Over the last two years I have been passing Silbury on average 4 times a week, I regularly speak to people that monitor the hill, and a couple that have views of it from their windows. If it isn't raining or foggy, and sometimes even when it is, there are always vehicles in the car park, the lay-bys, and sometimes in that field entrance just east of the monument. Climbers are regularly seen, and sometimes movement around the lip of the summit points to people already being up there. At weekends when it is fine you not infrequently see people climbing up as others are coming down. Mass climbing only takes place usually on such as solstices or following some provocation such as a crop circle or ufo sighting. Most of the time it is just a drip, drip, drip, of individuals, couples, carload, or small parties taking the footpaths, some over from Avebury, Swallowhead, or WKLB.
Let's face it we all know the temptation is great, but it simply has to stop and a reasonable solution found.
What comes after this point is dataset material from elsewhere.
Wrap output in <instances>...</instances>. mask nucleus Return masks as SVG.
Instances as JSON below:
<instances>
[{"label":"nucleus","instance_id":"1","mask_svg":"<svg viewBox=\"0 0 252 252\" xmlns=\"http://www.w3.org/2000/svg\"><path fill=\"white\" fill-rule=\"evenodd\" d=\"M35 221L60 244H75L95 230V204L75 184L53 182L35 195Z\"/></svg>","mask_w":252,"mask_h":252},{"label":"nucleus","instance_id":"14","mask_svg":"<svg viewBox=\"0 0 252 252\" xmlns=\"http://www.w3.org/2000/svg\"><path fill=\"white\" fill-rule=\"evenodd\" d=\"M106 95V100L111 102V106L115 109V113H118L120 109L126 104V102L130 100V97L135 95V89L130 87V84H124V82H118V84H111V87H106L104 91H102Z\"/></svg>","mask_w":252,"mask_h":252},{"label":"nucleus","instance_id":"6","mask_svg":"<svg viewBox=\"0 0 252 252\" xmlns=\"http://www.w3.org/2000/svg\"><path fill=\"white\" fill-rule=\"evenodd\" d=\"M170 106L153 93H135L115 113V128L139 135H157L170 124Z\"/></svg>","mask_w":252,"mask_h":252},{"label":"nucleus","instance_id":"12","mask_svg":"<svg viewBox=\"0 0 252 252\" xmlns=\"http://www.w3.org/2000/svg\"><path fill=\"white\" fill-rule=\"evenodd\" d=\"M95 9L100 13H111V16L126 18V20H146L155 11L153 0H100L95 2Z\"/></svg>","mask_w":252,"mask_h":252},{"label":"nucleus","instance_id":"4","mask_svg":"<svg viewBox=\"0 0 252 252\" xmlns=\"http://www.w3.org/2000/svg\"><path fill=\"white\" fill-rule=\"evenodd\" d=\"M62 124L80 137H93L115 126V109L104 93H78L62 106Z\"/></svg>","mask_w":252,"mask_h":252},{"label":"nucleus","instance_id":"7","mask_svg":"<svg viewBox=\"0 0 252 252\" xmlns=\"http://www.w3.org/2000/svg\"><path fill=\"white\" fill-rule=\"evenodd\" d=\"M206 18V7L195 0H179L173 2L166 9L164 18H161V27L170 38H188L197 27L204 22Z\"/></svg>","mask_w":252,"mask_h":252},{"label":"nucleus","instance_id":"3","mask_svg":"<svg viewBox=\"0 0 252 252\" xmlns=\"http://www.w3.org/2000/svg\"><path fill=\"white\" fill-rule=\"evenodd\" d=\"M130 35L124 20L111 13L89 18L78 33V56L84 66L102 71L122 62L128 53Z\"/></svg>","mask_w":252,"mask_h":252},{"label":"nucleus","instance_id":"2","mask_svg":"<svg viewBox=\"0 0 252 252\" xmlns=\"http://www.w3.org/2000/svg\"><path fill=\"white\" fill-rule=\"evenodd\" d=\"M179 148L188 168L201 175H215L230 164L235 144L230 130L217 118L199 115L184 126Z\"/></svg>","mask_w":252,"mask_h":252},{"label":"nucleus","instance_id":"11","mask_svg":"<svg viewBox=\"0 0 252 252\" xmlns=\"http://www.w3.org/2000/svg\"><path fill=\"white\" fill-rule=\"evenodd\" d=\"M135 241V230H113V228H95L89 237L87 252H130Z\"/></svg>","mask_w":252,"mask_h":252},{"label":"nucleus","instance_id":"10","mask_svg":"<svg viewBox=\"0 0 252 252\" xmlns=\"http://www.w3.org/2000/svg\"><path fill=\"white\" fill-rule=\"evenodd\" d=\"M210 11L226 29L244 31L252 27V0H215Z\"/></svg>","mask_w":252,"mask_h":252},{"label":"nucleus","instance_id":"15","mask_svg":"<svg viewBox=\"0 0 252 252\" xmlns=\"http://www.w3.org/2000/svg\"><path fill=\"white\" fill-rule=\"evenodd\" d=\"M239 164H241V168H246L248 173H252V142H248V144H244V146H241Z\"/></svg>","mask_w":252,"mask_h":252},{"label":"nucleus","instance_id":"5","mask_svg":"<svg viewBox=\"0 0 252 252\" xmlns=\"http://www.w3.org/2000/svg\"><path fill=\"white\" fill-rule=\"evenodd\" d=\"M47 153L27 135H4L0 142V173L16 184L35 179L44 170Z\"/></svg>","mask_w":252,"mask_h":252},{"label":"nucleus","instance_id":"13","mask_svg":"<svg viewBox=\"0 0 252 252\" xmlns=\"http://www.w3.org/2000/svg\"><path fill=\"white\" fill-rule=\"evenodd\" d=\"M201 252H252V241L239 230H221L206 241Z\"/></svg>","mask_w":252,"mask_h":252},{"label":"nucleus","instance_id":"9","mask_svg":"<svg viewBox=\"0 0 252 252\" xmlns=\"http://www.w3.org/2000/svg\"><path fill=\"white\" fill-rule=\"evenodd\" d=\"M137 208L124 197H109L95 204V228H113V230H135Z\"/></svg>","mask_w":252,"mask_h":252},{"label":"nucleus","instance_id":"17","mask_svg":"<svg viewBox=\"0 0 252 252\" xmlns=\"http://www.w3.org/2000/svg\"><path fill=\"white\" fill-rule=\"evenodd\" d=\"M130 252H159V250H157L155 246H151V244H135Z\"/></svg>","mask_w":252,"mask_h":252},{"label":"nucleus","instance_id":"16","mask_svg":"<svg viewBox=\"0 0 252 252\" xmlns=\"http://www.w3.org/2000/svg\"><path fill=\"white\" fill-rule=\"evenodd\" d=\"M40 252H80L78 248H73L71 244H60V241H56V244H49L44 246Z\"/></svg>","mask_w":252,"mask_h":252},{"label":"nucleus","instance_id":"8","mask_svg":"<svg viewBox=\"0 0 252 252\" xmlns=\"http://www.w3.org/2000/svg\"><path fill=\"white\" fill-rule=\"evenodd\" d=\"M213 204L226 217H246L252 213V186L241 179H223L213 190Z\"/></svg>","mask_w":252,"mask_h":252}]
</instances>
It's in The Times today, so Prince Charles now knows not to climb! :)

VBB wrote:
Let's face it we all know the temptation is great, but it simply has to stop and a reasonable solution found.
I've never been tempted, tbh.

Thinking about it, I'm not sure that anything more than a decent fence is needed. That won't stop the most determined, but it will deter the vast majority. And given that the problem is the number of people climbing the hill, then a fence would seem to offer a solution.

I do wonder whether flooding the land around it would be viable, or would it cause permanent damage? Alternatively, I think maybe a properly constructed path and a viewing platform at the top might not be such a bad idea. Yeah, it would have a visual impact, but it's not as though the hill or its surroundings look anything like the would have done at the time of construction anyway.